Мне не хотелось пугать босса, но и не хотелось принимать участие в его воровстве. Я просто намеревался уйти от него и навсегда о нем забыть. В конце концов, у меня были две-три сотни долларов и достаточно опыта, требовавшего своего изложения на бумаге.
Вместе с Хеншелем мы отправились к доктору Голдсми-ту, и я увидел приятного человека, еврея, получившего хорошее образование и довольно доброго, что сразу привлекло меня к нему. Он спросил, о чем я хотел бы написать, и я сказал, что у меня богатый опыт безработного, дорожного рабочего, а также я мог бы написать о социалистических взглядах Платона. Именно это я держал в голове, когда несколько месяцев назад начал свое хождение по редакциям. Теперь Платон и его «Республика» звучали странно даже для меня; ведь у меня теперь было кое-что получше на продажу. Голдсмит подумал так же, потому что он рассмеялся, услыхав о Платоне, и, когда он рассмеялся, мне вдруг стало ясно, как много я передумал за год жизни в Нью-Йорке. Только теперь я осознал, что эмигрантская жизнь сделала из меня мужчину; и двенадцать или пятнадцать месяцев бесплодных поисков работы превратили меня в реформатора, если не бунтаря.

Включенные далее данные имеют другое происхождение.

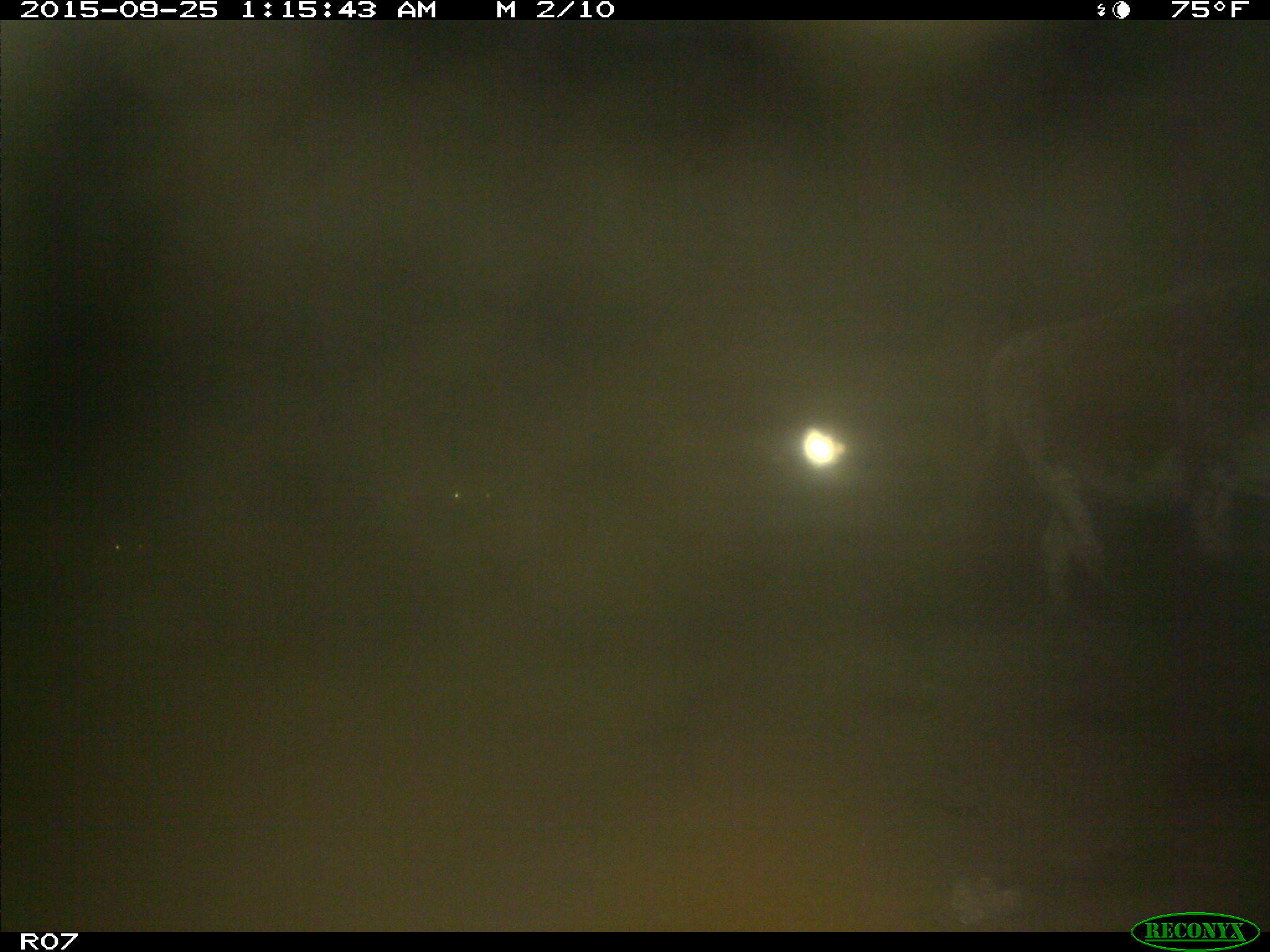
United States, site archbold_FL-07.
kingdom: Animalia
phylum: Chordata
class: Mammalia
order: Artiodactyla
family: Bovidae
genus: Bos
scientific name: Bos taurus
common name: domestic cow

— Позвольте мне написать о том, через что я прошел, — сказал я Голдсмиту. — В конце концов, кирка и лопата не менее интересны, чем меч и кольчуга, и уж точно, рыцари былых времен, отправляясь драться с драконами, не встречали на своем пути такой ужас, как сжатый воздух.
— Сжатый воздух? — переспросил он. — О чем это вы? Ну же, рассказывайте.
У него оказался отличный нюх на сенсации, и я рассказал ему свою историю, однако я не мог остановиться только на своей работе в кессоне. Я рассказал ему практически обо всем, но как будто поучая его (в моей привычной немецкой манере), а не просто излагая факты; я рассказал ему о тяжелом, тем более тяжелом в американском климате, изнурительном физическом труде, превращающем человека в бездушную скотину. К вечеру устаешь так, что не можешь ни думать, ни интересоваться событиями, происходящими в мире. Рабочие редко читают газеты; их единственная духовная пища — воскресные газеты, в будние дни они работают, едят и спят. Условия труда в Америке таковы, что они формируют пролетариат, готовый взбунтоваться. Любому человеку нужен отдых, нужно время, чтобы наслаждаться жизнью. А у рабочего нет времени даже для того, чтобы восстановить силы. Он не смеет заикнуться о выходном дне, потому что может потерять работу, и уж тогда у него будет больше свободного времени, чем ему нужно.